Eastbourne Borough had to settle for a share of the points with Wealdstone on Saturday, grabbing a dramatic late equaliser – but was it the goal that wasn’t?
Ninety minutes were on the clock, with the home side trailing 1-0, when Borough striker met a high, steepling cross from the right with a downward header, which squeezed inside the post and nestled in the back of the net for 1-1. Or so it seemed.
Video replays of the incident questioned whether the big striker’s header had actually skimmed fractionally wide of the post, and then entered the goal through the side netting.
Internet rumours, of course, fly round the world before the truth has got its football boots on, but after repeated viewings of the video – posted on YouTube by the Wealdstone club – opinion had swung back towards a valid goal.

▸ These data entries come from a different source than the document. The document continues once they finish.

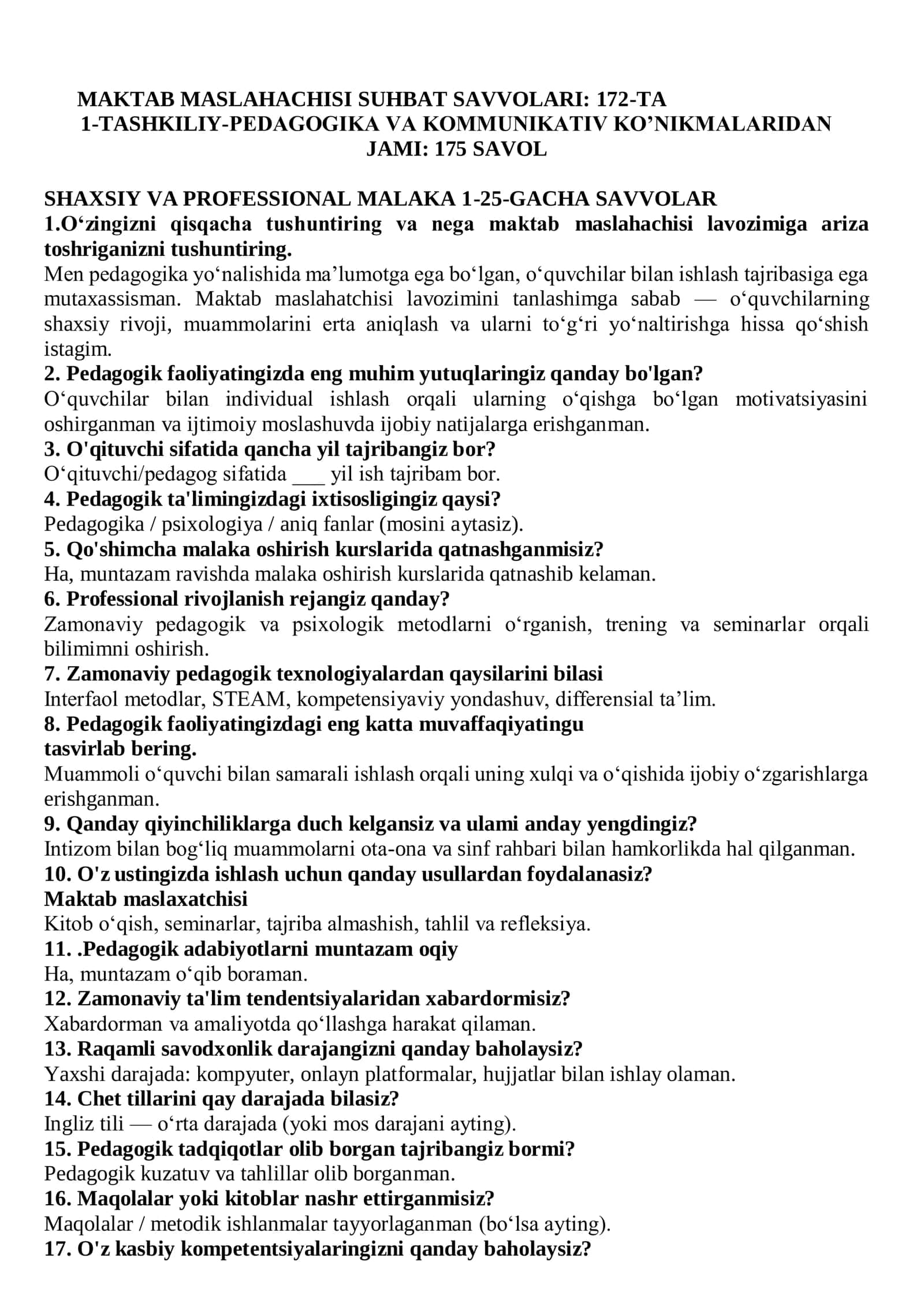 MAKTAB MASLAHACHISI SUHBAT SAVVOLARI: 172-TA
1-TASHKILIY-PEDAGOGIKA VA KOMMUNIKATIV KO'NIKMALARIDAN
JAMI: 175 SAVOL

SHAXSIY VA PROFESSIONAL MALAKA 1-25-GACHA SAVVOLAR
1.O'zingizni qisqacha tushuntiring va nega maktab maslahachisi lavozimiga ariza toshriganizni tushuntiring.
Men pedagogika yo'nalishida ma'lumotga ega bo'lgan, o'quvchilar bilan ishlash tajribasiga ega mutaxassisman. Maktab maslahatchisi lavozimini tanlashimga sabab — o'quvchilarning shaxsiy rivoji, muammolarini erta aniqlash va ularni to'g'ri yo'naltirishga hissa qo'shish istagim.
2. Pedagogik faoliyatingizda eng muhim yutuqlaringiz qanday bo'lgan?
O'quvchilar bilan individual ishlash orqali ularning o'qishga bo'lgan motivatsiyasini oshirganman va ijtimoiy moslashuvda ijobiy natijalarga erishganman.
3. O'qituvchi sifatida qancha yil tajribangiz bor?
O'qituvchi/pedagog sifatida ____ yil ish tajribam bor.
4. Pedagogik ta'limingizdagi ixtisosligingiz qaysi?
Pedagogika / psixologiya / aniq fanlar (mosini aytasiz).
5. Qo'shimcha malaka oshirish kurslarida qatnashganmisiz?
Ha, muntazam ravishda malaka oshirish kurslarida qatnashib kelaman.
6. Professional rivojlanish rejangiz qanday?
Zamonaviy pedagogik va psixologik metodlarni o'rganish, trening va seminarlar orqali bilimimni oshirish.
7. Zamonaviy pedagogik texnologiyalardan qaysilarini bilasi
Interfaol metodlar, STEAM, kompetensiyaviy yondashuv, differensial ta'lim.
8. Pedagogik faoliyatingizdagi eng katta muvaffaqiyatingu
tasvirlab bering.
Muammoli o'quvchi bilan samarali ishlash orqali uning xulqi va o'qishida ijobiy o'zgarishlarga erishganman.
9. Qanday qiyinchiliklarga duch kelgansiz va ulami anday yengdingiz?
Intizom bilan bog'liq muammolarni ota-ona va sinf rahbari bilan hamkorlikda hal qilganman.
10. O'z ustingizda ishlash uchun qanday usullardan foydalanasiz?
Maktab maslaxatchisi
Kitob o'qish, seminarlar, tajriba almashish, tahlil va refleksiya.
11. .Pedagogik adabiyotlarni muntazam oqiy
Ha, muntazam o'qib boraman.
12. Zamonaviy ta'lim tendentsiyalaridan xabardormisiz?
Xabardorman va amaliyotda qo'llashga harakat qilaman.
13. Raqamli savodxonlik darajangizni qanday baholaysiz?
Yaxshi darajada: kompyuter, onlayn platformalar, hujjatlar bilan ishlay olaman.
14. Chet tillarini qay darajada bilasiz?
Ingliz tili — o'rta darajada (yoki mos darajani ayting).
15. Pedagogik tadqiqotlar olib borgan tajribangiz bormi?
Pedagogik kuzatuv va tahlillar olib borganman.
16. Maqolalar yoki kitoblar nashr ettirganmisiz?
Maqolalar / metodik ishlanmalar tayyorlaganman (bo'lsa ayting).
17. O'z kasbiy kompetentsiyalaringizni qanday baholaysiz?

In its own little way, the footage could be up there with the Grassy Knoll in Dallas and the infamous 1966 Wembley goal. At best, the images are inconclusive, but there was certainly no protest at the time. And scorer Pacquette is seen to turn instantly away, both arms raised in – dare we say – an iconic Geoff Hurst goal salute.
Manager Tommy Widdrington, perhaps sensing a bit of mischief-making, was unmoved. “It’s yesterday’s news. Yes, I have seen it on YouTube, but I don’t think it went wide at all. It’s down to the referee and officials in any case.”
But all this was a curious postscript to an afternoon that had its frustrations for the Sports. Their performance was patchy and a bit disjointed, and the last-gasp draw was modest reward for a team still targeting the play-offs.
A healthy attendance of 763 was swelled by a large and noisy contingent from Wealdstone. And just 12 minutes in, the North Londoners got noisier as their team drew first blood.
Borough weakly defended a right-wing move, and as the ball was delivered low into the penalty area, Matt Ball swivelled and shot in a single movement to strike a fine goal in the bottom far corner.
It was an instant that defined the rest of the game. Wealdstone must already have had a game plan half-formed, to defend robustly with the classic “two lines of four”. Now, with a lead to sit on, that game plan was all the simpler. On a sluggish pitch, slick attacking football was difficult, and Eastbourne rarely dominated.
Widdrington’s two new signings did show genuine promise. Chris Sessegnon combined pace and control with excellent runs on the right, while Jack Evans was fitting swiftly into his midfield role.
The best couple of chances came on the half hour. Darren Lok seized on a poor goal kick and skipped past keeper Jonathan North, but the ball was nicked from his foot as he shaped to shoot. Then from the corner, Lok’s guided missile of a header was blocked right on the goal-line.
But it wasn’t working for the Sports, and around the hour mark Widdrington took action. He introduced three attacking substitutes, changing the shape and momentum of the team. Pacquette in particular was a new, thundering presence up front.
But the Stones, with no need to change tactics, stood firm, adding a quite cynical edge to their defending and racking up four yellow cards in 20 minutes.
Lok twice nipped in behind the defence but was foiled both times, and the minutes were draining away when Chris Sessegnon served up that lethal cross for Pacquette to head home – the goal that wasn’t? The goal that was!
Borough: Carey; Khinda-John (Pacquette 56), Hamilton, Adam Watts; Sessignon, Johnson (Haysman 68), Evans, Raymond, Beale; McCallum (Pinney 73), Lok. Unused subs: Worrall, Aldred.
Wealdstone: North, Martin, Ryan Watts, Parker, Cronin, Godfrey, Wright (Manvila 87), Corcoran, Louis (McGleish 79), Ball, O’Nien.